その組織の命に沿ってこの根拠地に潜入を果たしていたが、その諜報活動を駆使しても大和の素性を暴けずにいた。
そのため、予め大和に対しては注意が必要だと言われていたが、歪達はその意味を理解しつつあった。
『ふむ…確かに。我々の任務はあくまでこの根拠地の戦力視察、及び弱体化。余計な行動は慎むべき…ではありますが…』
歪の姿は見えない。しかしカンナにはハッキリと歪の下卑た笑い顔が思い浮かんだ。
『クヒッ!その司令官殿を真っ先に縛り上げちまえば弱体化は間違いないんじゃないでありますかぁ〜?』
先程の憎悪の籠った声とはまた違う。
全てを小馬鹿にしたような、人の心を逆撫でし不快にさせるような声色であった。
『こらこら、そんな表情をここの子たちに見せたらダメよ?一気に台無しになっちゃうから』
『…おっと失敬失敬。どうにも気分が高まるといかんでありますな』
歪は自室で顔をモミモミと揉み、もとの表情を作っていく。
『とにかく、現状特に情報は得られていない、ということね。
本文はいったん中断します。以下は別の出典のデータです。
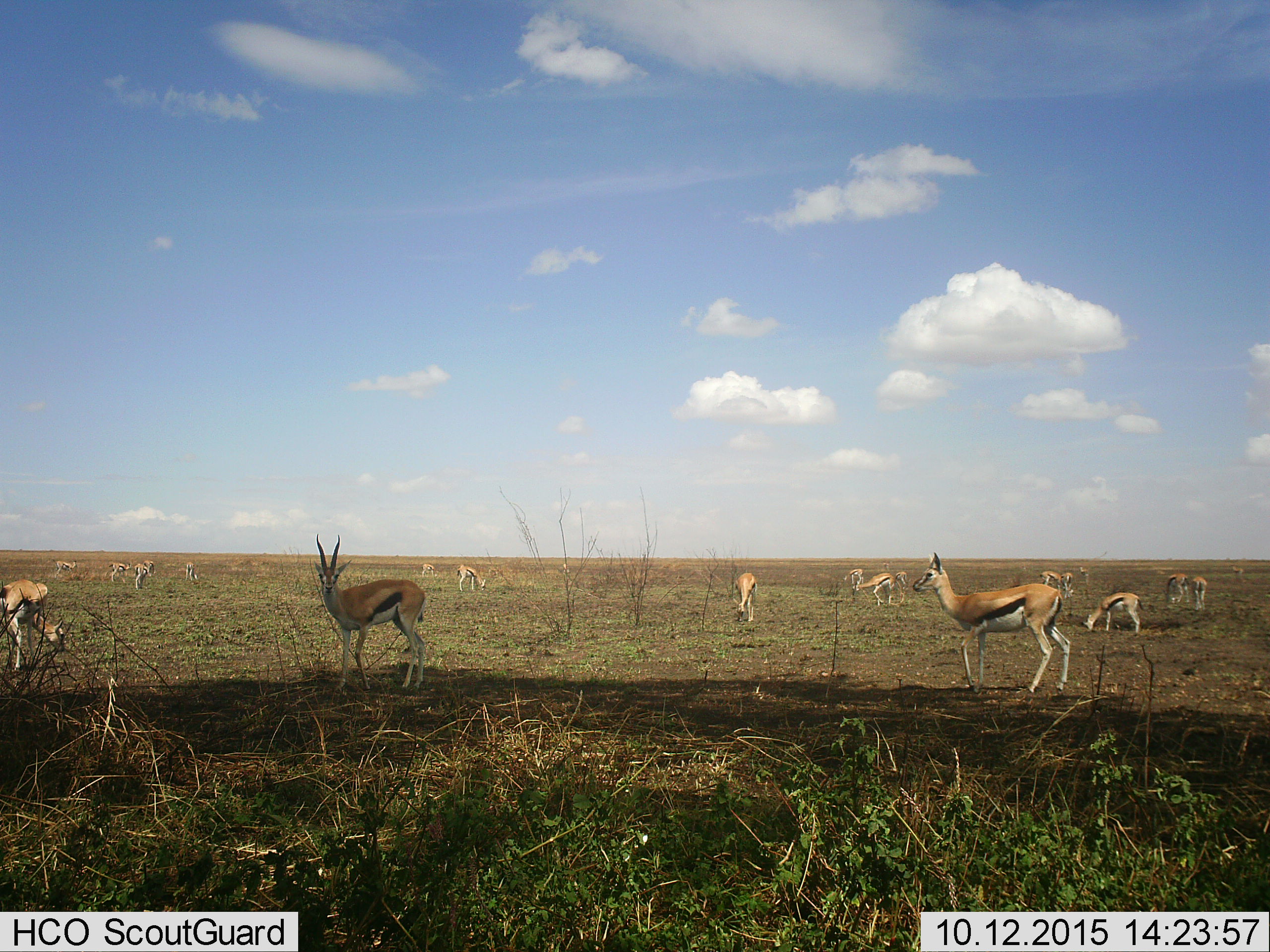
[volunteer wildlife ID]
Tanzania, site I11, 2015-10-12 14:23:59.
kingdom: Animalia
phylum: Chordata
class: Mammalia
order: Artiodactyla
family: Bovidae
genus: Eudorcas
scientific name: Eudorcas thomsonii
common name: thomson's gazelle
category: gazellethomsons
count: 11-50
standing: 90%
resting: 10%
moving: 50%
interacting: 0%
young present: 10%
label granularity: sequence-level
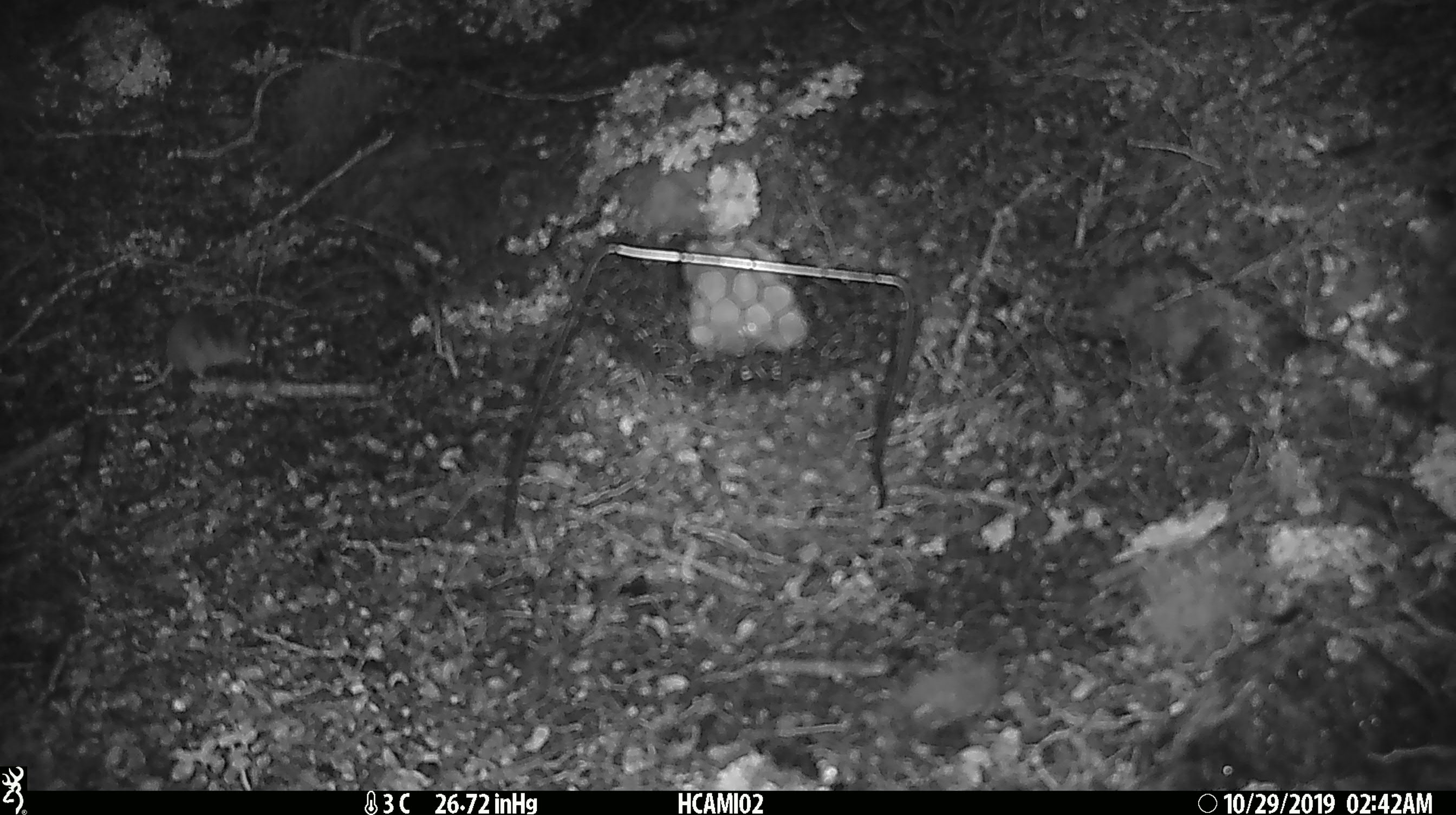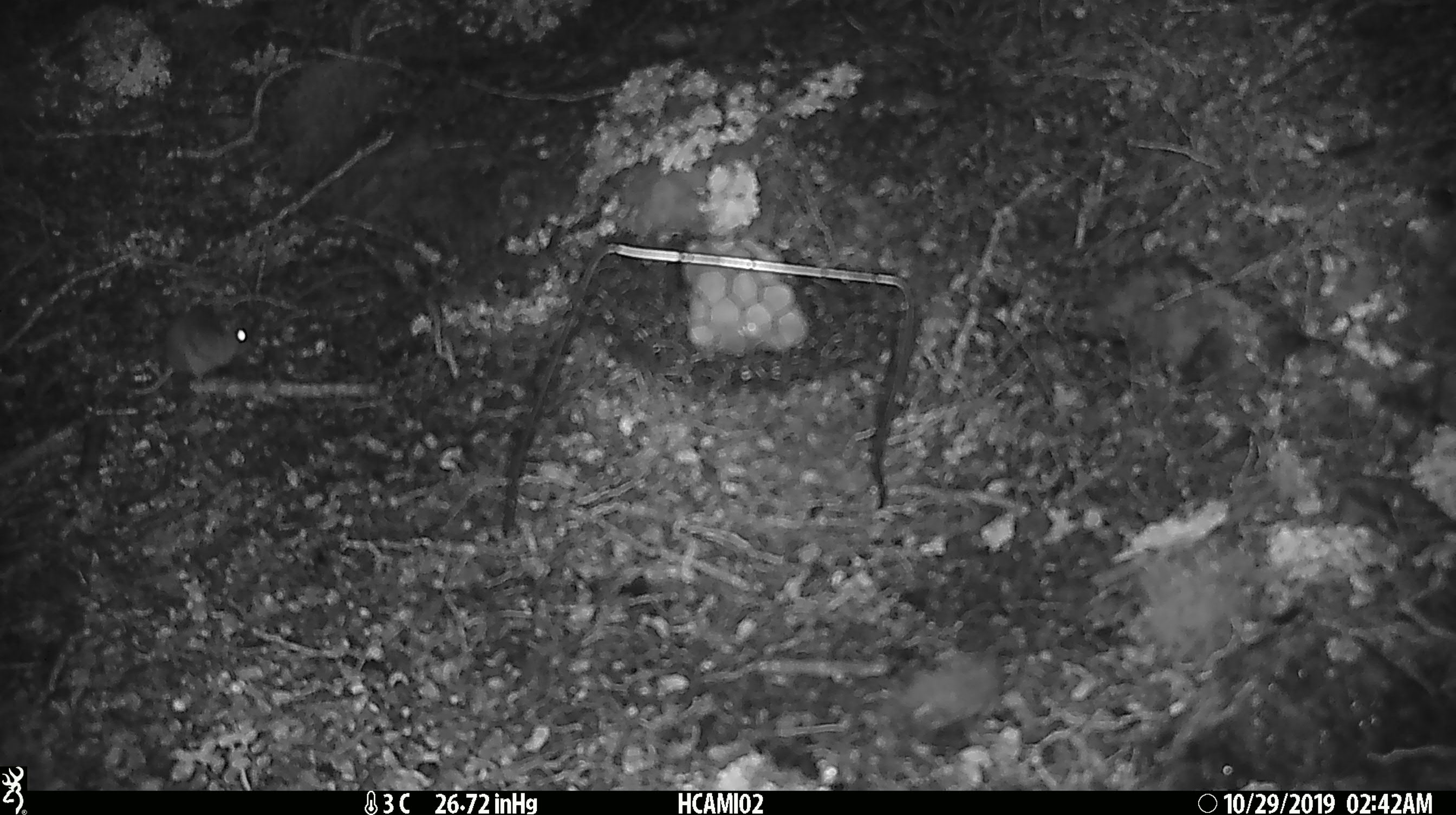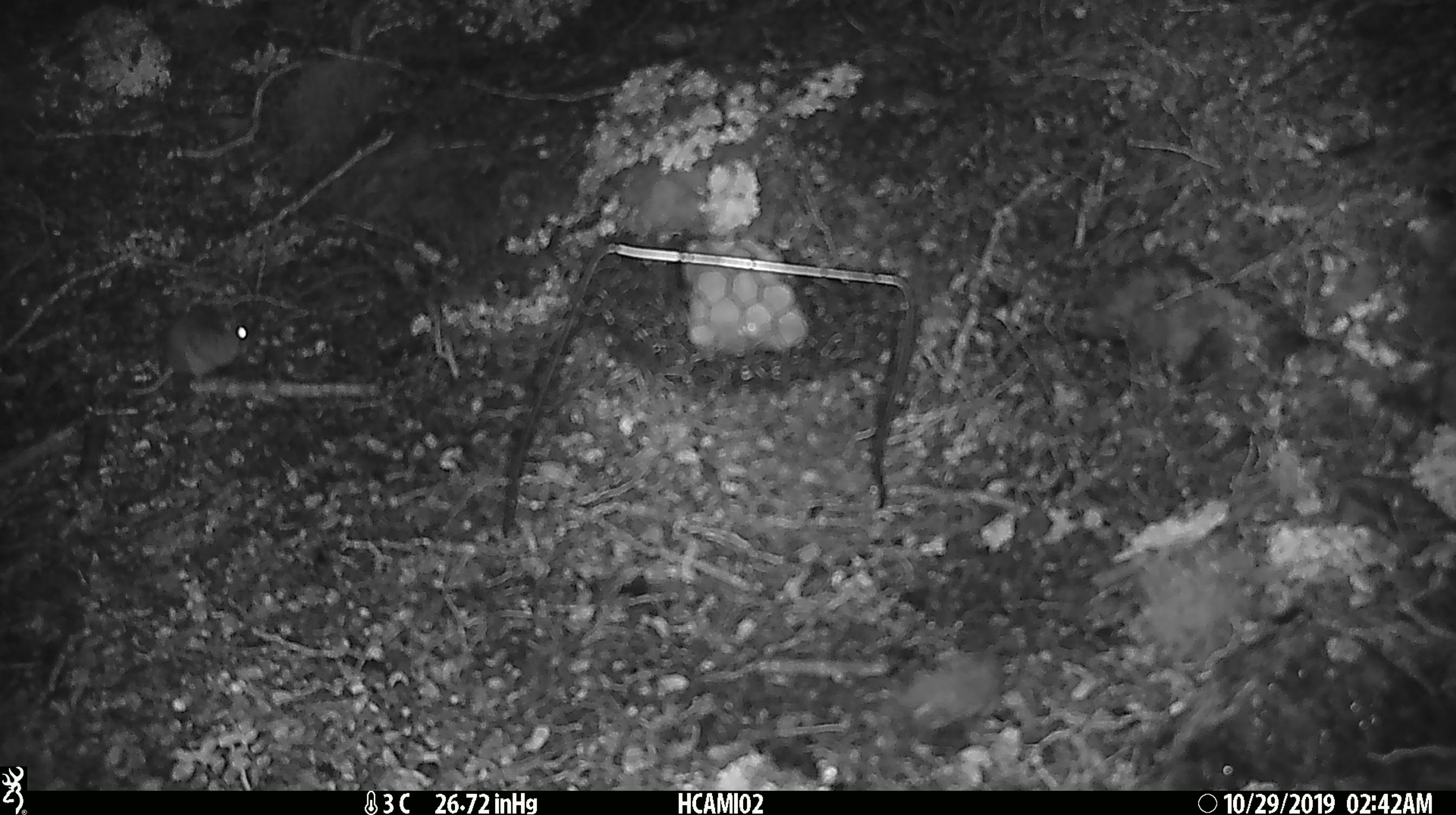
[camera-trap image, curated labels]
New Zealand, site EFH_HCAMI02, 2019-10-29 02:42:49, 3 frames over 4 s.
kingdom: Animalia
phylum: Chordata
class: Mammalia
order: Rodentia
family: Muridae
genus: Mus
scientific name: Mus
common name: mouse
Mouse (Mus).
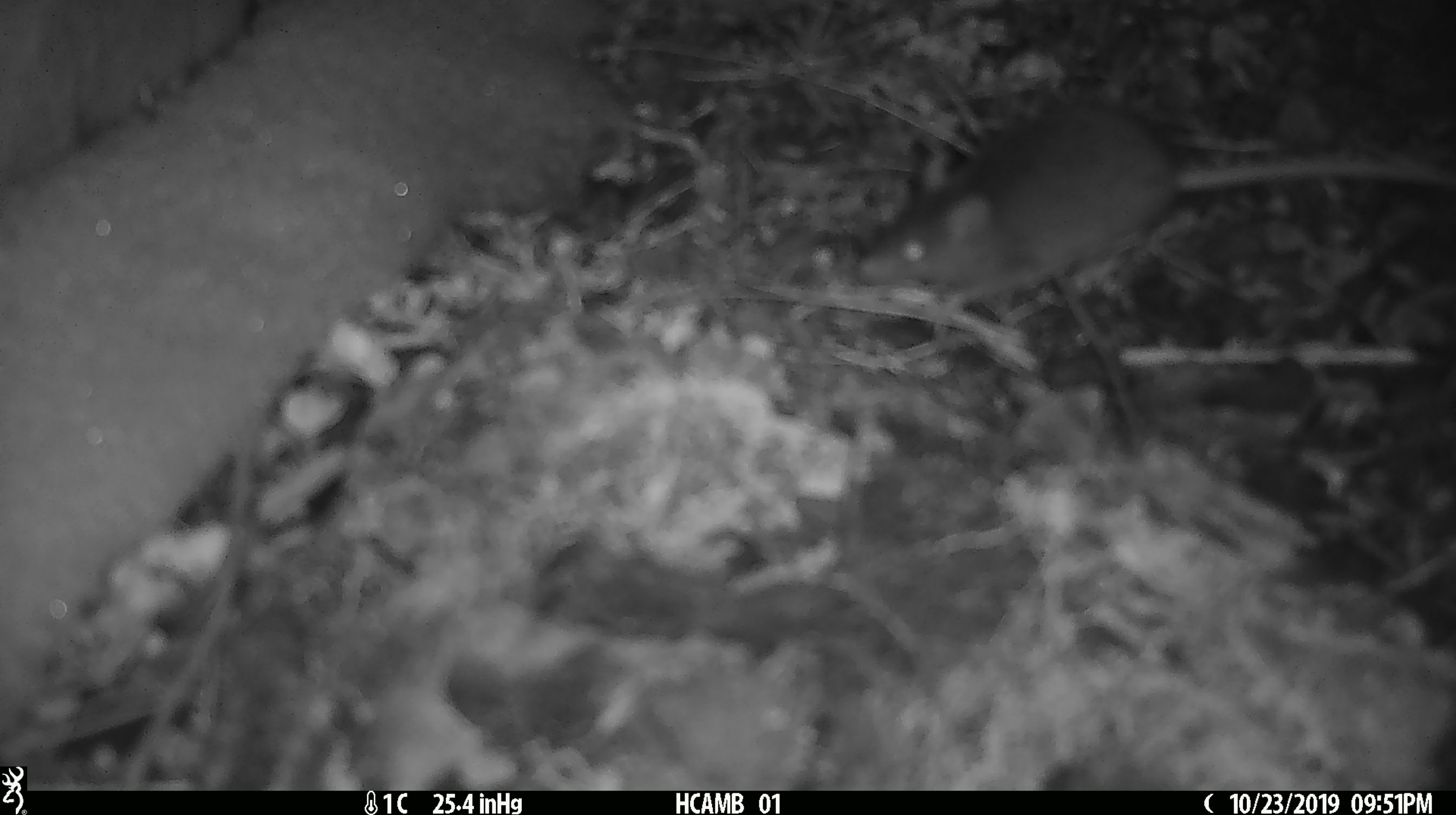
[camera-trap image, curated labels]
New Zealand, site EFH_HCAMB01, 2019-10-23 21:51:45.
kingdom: Animalia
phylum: Chordata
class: Mammalia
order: Rodentia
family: Muridae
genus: Mus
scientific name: Mus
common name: mouse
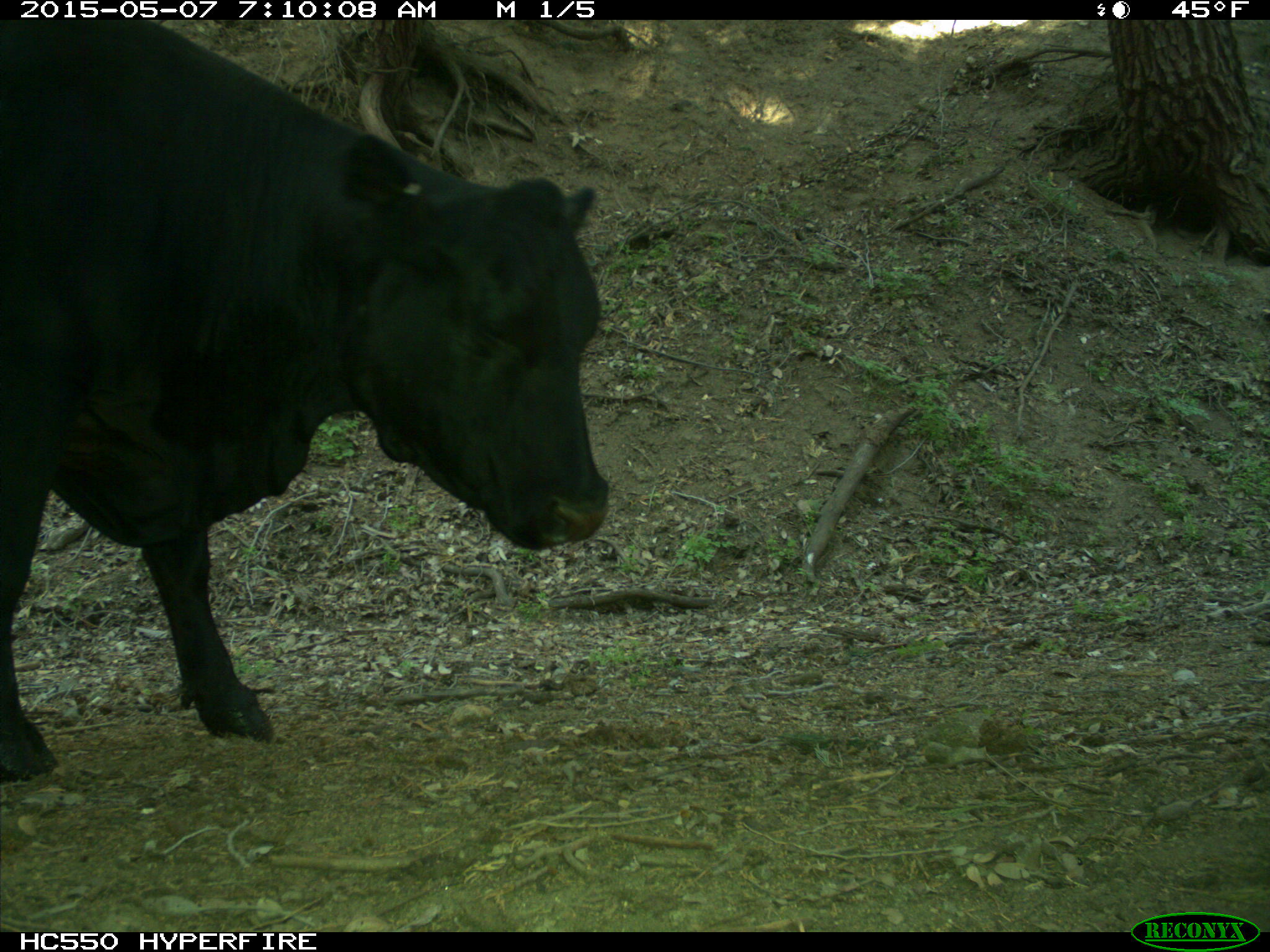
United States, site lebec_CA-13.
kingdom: Animalia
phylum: Chordata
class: Mammalia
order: Artiodactyla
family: Bovidae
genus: Bos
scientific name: Bos taurus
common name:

期間は定められてないとはいえ、あんまりのんびりしていると、バレてしまう可能性があるわ。慎重かつ迅速に。もう少しここの内情に踏み込んでいきましょう』
カンナが話をまとめ上げていったのち、一人ずつに指示を出し始める。
『歪はそのままメンバーと打ち解けて行きなさい。何人かは口を滑らしそうな子もいるし、例え口は割らなくとも信頼されていけば隙も生まれるわ』
『了解であります』
『無値、貴方はもう少し距離を縮めて良いわ。今のままだと怪しまれて警戒される。そうなったら貴方は役に立たなくなるわ』
『……了解しました。ご命令通りに』
『それから透子ちゃん』
『は、はい……』
怯えた様子の透子に対し、カンナは努めて優しい声色で語りかける。
『あまり私を怒らせないでね?』
その瞬間、透子は息を呑み、全身から大量の汗が吹き出す。
まともに呼吸すら出来なくなり、通信機越しにせわしなく荒ぶった息の音が聞こえてくる。
『あらあら、ウフフ。少し強く言い過ぎちゃったかしら?大丈夫よ透子ちゃん。別に何もしないわ。今はまだ、ね』
更に震える身体をどうにか抑え、その場にいないにも関わらず、透子はブンブンッと顔を縦に振った。
『さて、本日はこの辺りにしておくでありますか。声はともかく挙動を見られている可能性もあるであります。あまり長時間の通信は危険でありましょう』
『そうね。透子ちゃんも限界のようだし』
ウフフ、と笑うカンナの声は、やはりどこか圧が込められていた。